Yesterday's News
10 Aug, 2009 By: Billy Gil
IndieFile took a much-needed vacation last week (hello, Puerto Rico!). So it’s time to play catch up. Here are some bits and pieces from past week in indie film:
• The late John Hughes will have one of his cultier classics re-released on DVD Oct. 20 (prebook Sept. 8) with Planes, Trains and Automobiles: Those Aren’t Pillows Edition, from Paramount. The $14.99 DVD includes a special feature on Hughes and how he graduated from teen films to make a film that focused on adults.
• Gay/arthouse film purveyors TLA Releasing kicks off its 2009/2001 production slate with BearCity, which began principal photography in New York Aug. 10. The film is described as kind of a “Sex & the City” with gay men, and it will be released in 2010. More information can be found at www.bearcitythemovie.com.
• 2009 Sundance Film Festival Official Selection Shrink streets Sept. 29 (prebook Sept. 2) from Lionsgate. The film stars Kevin Spacey as a disillusioned celebrity psychiatrist and co-stars Saffron Burrows, Mark Webber, Dallas Roberts and Keke Palmer. The $27.98 DVD includes deleted scenes, a commentary and interviews with director Jonas Pate and producer Braxton Pope, as well as a the music video for “Here,” a new original song by Jackson Browne.
• Lionsgate also announced The Dead, John Huston’s final film, starring his daughter, Anjelica Huston, adapted from a James Joyce story about a woman who confesses of a past love to her husband, who then questions the lack of passion in his own life. The $14.98 DVD streets Nov. 3 (prebook Oct. 7).
• Film Movement announced New York Times Critic’s Pick The Country Teacher would hit DVD Sept. 8 at $24.95. The film is about a teacher who tutors a young man in the countryside and comes to find no one in the town realizes he is gay, or that he has a secret affection for his student. The Country Teacher is in Czech with English subtitles and includes the short film Peter and Ben, from British director Pinny Grylls.
• First Run Features Sept. 15 releases the awesomely titled Old Jews Telling Jokes at $19.95. I shouldn’t have to tell you why this is going to be awesome and hilarious. Sept. 15 the distributor also releases Full Battle Rattle (DVD $24.95), The Adventures of Werner Holt (DVD $24.95), The Axe of Wandsbek (DVD $24.95) and The Modern Con Man Collection (three-DVD set $29.95).

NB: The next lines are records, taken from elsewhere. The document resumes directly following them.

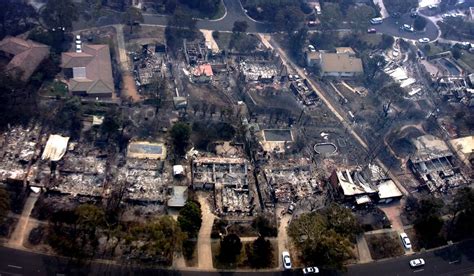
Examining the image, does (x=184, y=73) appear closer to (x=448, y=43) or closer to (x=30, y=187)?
(x=30, y=187)

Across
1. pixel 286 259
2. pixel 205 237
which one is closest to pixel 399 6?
pixel 286 259

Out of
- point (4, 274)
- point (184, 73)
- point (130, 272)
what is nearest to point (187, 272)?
point (130, 272)

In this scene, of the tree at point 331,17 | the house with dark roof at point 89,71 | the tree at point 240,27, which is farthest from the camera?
the tree at point 331,17

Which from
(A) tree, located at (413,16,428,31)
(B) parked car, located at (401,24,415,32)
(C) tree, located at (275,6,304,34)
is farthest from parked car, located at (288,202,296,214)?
(A) tree, located at (413,16,428,31)

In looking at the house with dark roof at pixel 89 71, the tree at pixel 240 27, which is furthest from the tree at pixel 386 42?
the house with dark roof at pixel 89 71

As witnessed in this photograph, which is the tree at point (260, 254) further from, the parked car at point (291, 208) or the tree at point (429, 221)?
the tree at point (429, 221)
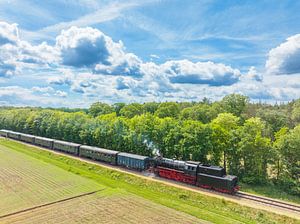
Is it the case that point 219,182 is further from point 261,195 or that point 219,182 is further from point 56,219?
point 56,219

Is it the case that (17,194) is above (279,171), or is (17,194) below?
below

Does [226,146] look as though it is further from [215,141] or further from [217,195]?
[217,195]

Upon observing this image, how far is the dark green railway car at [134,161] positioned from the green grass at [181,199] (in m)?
3.05

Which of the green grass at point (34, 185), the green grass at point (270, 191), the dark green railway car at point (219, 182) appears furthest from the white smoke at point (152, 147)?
the green grass at point (270, 191)

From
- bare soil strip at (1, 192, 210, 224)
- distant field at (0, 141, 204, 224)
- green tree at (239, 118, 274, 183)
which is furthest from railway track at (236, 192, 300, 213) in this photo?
distant field at (0, 141, 204, 224)

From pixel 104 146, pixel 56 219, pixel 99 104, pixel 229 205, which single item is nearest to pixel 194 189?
pixel 229 205

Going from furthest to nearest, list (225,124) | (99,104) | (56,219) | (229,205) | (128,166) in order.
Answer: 1. (99,104)
2. (225,124)
3. (128,166)
4. (229,205)
5. (56,219)

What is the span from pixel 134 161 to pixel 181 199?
14940mm

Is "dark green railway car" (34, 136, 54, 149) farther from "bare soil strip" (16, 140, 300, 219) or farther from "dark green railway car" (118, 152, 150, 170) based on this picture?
"dark green railway car" (118, 152, 150, 170)

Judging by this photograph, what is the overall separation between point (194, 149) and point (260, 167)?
1046cm

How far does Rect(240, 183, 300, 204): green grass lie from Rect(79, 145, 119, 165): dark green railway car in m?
24.2

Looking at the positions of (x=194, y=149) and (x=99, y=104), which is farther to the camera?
(x=99, y=104)

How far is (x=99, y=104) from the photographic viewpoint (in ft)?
409

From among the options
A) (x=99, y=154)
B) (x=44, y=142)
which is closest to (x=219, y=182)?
(x=99, y=154)
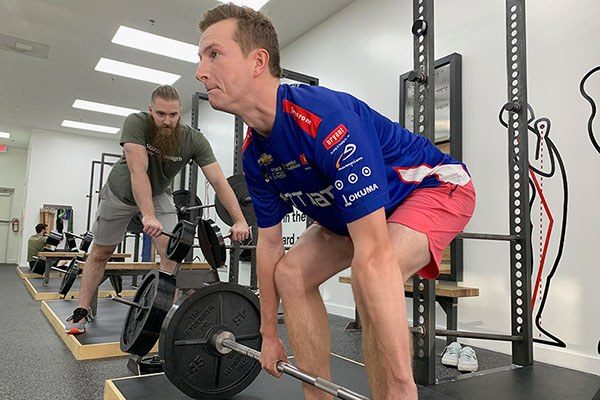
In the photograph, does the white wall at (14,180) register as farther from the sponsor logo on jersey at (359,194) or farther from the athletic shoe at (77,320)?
the sponsor logo on jersey at (359,194)

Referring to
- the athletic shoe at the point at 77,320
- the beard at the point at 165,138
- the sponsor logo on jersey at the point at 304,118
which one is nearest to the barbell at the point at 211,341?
the sponsor logo on jersey at the point at 304,118

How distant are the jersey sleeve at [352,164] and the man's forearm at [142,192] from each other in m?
1.45

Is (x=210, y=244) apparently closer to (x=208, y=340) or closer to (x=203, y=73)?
(x=208, y=340)

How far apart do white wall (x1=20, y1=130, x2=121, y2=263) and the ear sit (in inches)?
386

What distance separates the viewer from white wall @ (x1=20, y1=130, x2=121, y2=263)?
30.6 feet

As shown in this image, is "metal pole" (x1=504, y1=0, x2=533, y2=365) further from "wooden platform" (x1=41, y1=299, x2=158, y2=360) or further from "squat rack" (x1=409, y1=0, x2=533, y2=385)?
"wooden platform" (x1=41, y1=299, x2=158, y2=360)

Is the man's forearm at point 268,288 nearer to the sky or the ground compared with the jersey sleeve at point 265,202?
nearer to the ground

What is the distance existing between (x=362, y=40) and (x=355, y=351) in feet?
8.92

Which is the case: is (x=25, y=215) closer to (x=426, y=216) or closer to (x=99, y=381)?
(x=99, y=381)

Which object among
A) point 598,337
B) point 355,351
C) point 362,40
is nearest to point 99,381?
point 355,351

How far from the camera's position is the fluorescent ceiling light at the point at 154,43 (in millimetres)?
4906

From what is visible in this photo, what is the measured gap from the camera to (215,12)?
110 centimetres

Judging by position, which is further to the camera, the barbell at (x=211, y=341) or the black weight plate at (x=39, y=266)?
the black weight plate at (x=39, y=266)

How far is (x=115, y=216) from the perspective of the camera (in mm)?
2463
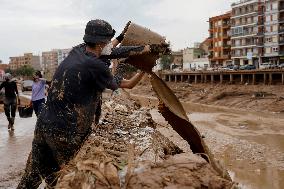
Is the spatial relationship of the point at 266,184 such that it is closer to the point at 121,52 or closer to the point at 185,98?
the point at 121,52

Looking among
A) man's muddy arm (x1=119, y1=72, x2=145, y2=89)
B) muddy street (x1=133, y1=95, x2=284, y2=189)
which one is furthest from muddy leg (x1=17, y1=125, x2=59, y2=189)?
muddy street (x1=133, y1=95, x2=284, y2=189)

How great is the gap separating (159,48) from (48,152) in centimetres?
131

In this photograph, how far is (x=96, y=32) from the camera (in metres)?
3.62

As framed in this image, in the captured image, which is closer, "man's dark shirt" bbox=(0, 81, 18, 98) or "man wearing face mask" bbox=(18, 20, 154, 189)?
"man wearing face mask" bbox=(18, 20, 154, 189)

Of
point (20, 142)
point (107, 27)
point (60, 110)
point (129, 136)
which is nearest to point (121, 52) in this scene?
point (107, 27)

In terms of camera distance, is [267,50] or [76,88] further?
[267,50]

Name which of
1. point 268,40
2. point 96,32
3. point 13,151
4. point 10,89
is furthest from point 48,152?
point 268,40

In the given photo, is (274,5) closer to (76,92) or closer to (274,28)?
(274,28)

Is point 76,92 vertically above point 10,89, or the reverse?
point 76,92

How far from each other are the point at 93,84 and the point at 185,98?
4409cm

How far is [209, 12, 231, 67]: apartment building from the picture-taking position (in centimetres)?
9306

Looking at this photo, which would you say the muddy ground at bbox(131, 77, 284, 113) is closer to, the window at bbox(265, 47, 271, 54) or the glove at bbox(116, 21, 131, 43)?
the glove at bbox(116, 21, 131, 43)

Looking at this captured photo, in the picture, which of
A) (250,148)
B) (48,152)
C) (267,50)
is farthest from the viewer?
(267,50)

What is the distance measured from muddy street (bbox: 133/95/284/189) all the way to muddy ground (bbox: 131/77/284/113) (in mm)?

• Oscilloscope Laboratories signed a three-year distribution agreement with Milestone Films to give Oscilloscope rights to Milestone’s library of independent features, documentaries, and foreign and silent films (read the story here). Oscilloscope president and Beastie Boy Adam Yauch also said Aug. 6 that he is quickly recovering from cancer surgery. We wish him well.
• Palisades Tartan will release P, its first Asia Extreme release since acquiring the Tartan Films library last May, Oct. 20 (prebook Sept. 22) at $19.95. The film is about a young exotic dancer in Bankok trained in dark magic who gradually loses control over her abilities. P is directed by Paul Spurrier, who was a child actor in such shows as “Max Headroom.”
• SXSW 2010 is coming. Press applications will be accepted beginning Sept. 8, and the site has been redesigned (http://www.sxsw.com).
• Lionsgate/Barnholtz Entertainment Sept. 1 release Drifter: Henry Lee Lucas at $26.98, starring Antonio Sabato, Jr. as the true-life serial killer. Should be interesting to see how a former underwear model takes on this infamous murderer.
• Deadgirl, a screwed up horror film about teens who find a captive girl in an abandoned mental hospital and decide to keep her there, will be released by MPI’s Dark Sky Films Sept. 15 at $24.98. Bloody Disgusting loves it, so that tells you what you’re in for. The film from executive producer Christopher Webster (“Hellraiser” and “Heathers”) and co-directors Marcel Sarmiento (Heavy Petting) and Gadi Harel comes in an unrated director’s cut with a making-of featurette, a commentary and a make-up effects still gallery.
• Cinevolve Studios this week is screening two of its first theatrical offerings, 12 in a Box and El Tinte de la Fama, at the Laemmle Music Hall in Los Angeles. Both films scored nice reviews from the LA Times.